Everything worked fine for him when the situation was like this:
- front page: http://www.myexample.com/
- public ref to internal app: http://www.example.com/app-8903/app.html
- secretly goes to: http://secret.example.com:8903/app-8903/app.html
This is to say, my user is providing the very last URL, with the port information duplicated in the URL base, and they were using that to give a public face that hid both the port and the internal machine name. You could still read the port in the URL base if you looked, but the obvious reference and machine name were hidden.
Doing it this way, he could have several different instances of the application running on secret.example.com with different ports, and on the front end it just looked like it was changing the URL directory/base.
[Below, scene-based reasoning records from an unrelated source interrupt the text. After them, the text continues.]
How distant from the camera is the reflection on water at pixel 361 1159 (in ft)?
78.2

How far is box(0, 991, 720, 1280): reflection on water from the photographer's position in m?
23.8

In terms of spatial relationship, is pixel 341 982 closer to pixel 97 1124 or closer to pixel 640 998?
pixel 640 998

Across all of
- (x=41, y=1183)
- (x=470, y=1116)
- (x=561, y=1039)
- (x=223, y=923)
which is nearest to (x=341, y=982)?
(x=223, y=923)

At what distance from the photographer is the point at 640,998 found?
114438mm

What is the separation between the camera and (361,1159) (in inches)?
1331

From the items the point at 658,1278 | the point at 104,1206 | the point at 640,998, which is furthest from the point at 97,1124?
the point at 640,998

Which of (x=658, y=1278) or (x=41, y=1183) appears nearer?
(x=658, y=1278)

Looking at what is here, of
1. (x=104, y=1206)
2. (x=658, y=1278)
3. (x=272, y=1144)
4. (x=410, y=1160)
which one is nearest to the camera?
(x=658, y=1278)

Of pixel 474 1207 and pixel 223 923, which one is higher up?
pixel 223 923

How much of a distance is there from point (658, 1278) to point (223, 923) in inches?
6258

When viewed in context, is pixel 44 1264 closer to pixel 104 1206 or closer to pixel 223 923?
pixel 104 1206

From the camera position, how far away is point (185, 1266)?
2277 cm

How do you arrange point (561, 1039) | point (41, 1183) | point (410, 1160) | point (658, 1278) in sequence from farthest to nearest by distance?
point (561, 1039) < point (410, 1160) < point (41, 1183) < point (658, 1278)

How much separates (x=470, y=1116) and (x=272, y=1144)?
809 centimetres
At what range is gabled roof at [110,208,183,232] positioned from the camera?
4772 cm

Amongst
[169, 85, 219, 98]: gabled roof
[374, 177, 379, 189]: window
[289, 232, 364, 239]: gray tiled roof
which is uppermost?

Now the user wants to do the same thing over https:, and the people helping him with apache config say it can't be done.
Is that so? Without being there to tinker with the configuration myself, I'm not sure what his IT people have tried, but reading through the apache2 SSL FAQ and other docs, it seems like it should be possible to rewrite URLs to different ports and still use https:.
The SSL must be enabled only in the front end (public server), proxying a SSL request is the same of breaking the SSL security (man in the middle attack). So you will have: https://www.myexample.com/app-8903/app.html but it secretely will serve plain http connections from https://secret.myexample.com:8903/app.html
Of course if his apps try to redirect the URL to something else without SSL, there will be problems.